WHAT IS BEING ASKED — Format every line of the entries below as a numbered list, and leave out the blank lines.

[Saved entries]
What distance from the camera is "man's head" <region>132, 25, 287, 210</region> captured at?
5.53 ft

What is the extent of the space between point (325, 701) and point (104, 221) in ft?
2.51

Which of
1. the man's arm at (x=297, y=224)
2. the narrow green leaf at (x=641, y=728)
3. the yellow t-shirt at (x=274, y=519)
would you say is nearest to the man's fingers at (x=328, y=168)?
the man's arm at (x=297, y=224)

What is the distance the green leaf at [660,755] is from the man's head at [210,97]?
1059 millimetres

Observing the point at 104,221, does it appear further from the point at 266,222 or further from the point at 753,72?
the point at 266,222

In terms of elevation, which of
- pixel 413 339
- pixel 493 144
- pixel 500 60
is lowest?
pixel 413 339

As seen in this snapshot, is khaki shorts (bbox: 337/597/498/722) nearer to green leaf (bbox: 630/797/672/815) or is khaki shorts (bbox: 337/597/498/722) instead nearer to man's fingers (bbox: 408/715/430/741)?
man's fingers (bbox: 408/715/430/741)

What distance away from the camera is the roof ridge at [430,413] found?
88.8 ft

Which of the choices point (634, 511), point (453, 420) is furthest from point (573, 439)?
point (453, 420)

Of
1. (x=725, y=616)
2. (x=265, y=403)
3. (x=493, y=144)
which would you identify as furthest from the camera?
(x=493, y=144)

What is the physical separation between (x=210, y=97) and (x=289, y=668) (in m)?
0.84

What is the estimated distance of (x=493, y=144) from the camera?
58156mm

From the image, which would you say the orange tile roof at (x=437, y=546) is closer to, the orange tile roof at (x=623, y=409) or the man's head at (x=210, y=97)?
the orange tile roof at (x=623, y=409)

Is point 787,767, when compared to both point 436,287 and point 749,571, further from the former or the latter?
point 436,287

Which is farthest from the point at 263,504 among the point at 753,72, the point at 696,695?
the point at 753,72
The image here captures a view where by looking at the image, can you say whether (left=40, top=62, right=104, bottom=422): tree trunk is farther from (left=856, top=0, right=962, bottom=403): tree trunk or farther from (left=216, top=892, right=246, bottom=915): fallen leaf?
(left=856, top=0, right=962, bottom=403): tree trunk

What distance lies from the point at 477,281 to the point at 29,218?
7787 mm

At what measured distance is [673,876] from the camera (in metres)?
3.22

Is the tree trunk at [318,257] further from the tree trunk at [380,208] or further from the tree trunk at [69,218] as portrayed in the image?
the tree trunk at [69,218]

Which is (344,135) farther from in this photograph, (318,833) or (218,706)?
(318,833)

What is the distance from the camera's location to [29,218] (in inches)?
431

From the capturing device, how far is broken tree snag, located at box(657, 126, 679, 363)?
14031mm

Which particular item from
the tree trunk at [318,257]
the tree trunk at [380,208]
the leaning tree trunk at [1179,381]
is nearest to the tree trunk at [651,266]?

COMPLETED TASK —
1. What distance from the camera is "man's head" <region>132, 25, 287, 210</region> captured at?
2. 5.53 ft
3. What is the extent of the space between point (325, 701) and point (104, 221) in ft?
4. 2.51
5. Which of
6. 1. the man's arm at (x=297, y=224)
7. 2. the narrow green leaf at (x=641, y=728)
8. 3. the yellow t-shirt at (x=274, y=519)
9. would you say is nearest to the man's fingers at (x=328, y=168)?
10. the man's arm at (x=297, y=224)
11. What is the distance the green leaf at [660,755] is from the man's head at [210,97]?
12. 1059 millimetres
13. Observing the point at 104,221, does it appear further from the point at 266,222 or further from the point at 753,72?
14. the point at 266,222
15. In terms of elevation, which of
16. - pixel 413 339
17. - pixel 493 144
18. - pixel 500 60
19. is lowest?
20. pixel 413 339
21. As seen in this snapshot, is khaki shorts (bbox: 337/597/498/722) nearer to green leaf (bbox: 630/797/672/815) or is khaki shorts (bbox: 337/597/498/722) instead nearer to man's fingers (bbox: 408/715/430/741)?
22. man's fingers (bbox: 408/715/430/741)
23. What distance away from the camera is the roof ridge at [430,413] found?
24. 88.8 ft
25. Which of the choices point (634, 511), point (453, 420) is furthest from point (573, 439)?
26. point (453, 420)
27. Of
28. 1. (x=725, y=616)
29. 2. (x=265, y=403)
30. 3. (x=493, y=144)
31. which would you identify as furthest from the camera?
32. (x=493, y=144)
33. What is the physical separation between (x=210, y=97) and (x=289, y=668) (in m)?
34. 0.84
35. What is the estimated distance of (x=493, y=144) from the camera?
36. 58156mm
37. From the image, which would you say the orange tile roof at (x=437, y=546) is closer to, the orange tile roof at (x=623, y=409) or the man's head at (x=210, y=97)?
38. the orange tile roof at (x=623, y=409)
39. Is point 787,767, when compared to both point 436,287 and point 749,571, further from the former or the latter?
40. point 436,287
41. Which is farthest from the point at 263,504 among the point at 753,72, the point at 696,695?
42. the point at 753,72
43. The image here captures a view where by looking at the image, can you say whether (left=40, top=62, right=104, bottom=422): tree trunk is farther from (left=856, top=0, right=962, bottom=403): tree trunk or farther from (left=216, top=892, right=246, bottom=915): fallen leaf?
44. (left=856, top=0, right=962, bottom=403): tree trunk
45. What distance lies from the point at 477,281 to the point at 29,218?
46. 7787 mm
47. At what measured distance is [673,876] from the camera (in metres)?
48. 3.22
49. Is the tree trunk at [318,257] further from the tree trunk at [380,208] or further from the tree trunk at [69,218] as portrayed in the image?
50. the tree trunk at [69,218]
51. Which is (344,135) farther from in this photograph, (318,833) or (218,706)?
52. (318,833)
53. What is the distance from the camera's location to [29,218] (in inches)?
54. 431
55. From the capturing device, how far is broken tree snag, located at box(657, 126, 679, 363)?
56. 14031mm
57. Which particular item from
58. the tree trunk at [318,257]
59. the tree trunk at [380,208]
60. the leaning tree trunk at [1179,381]
61. is nearest to the tree trunk at [651,266]?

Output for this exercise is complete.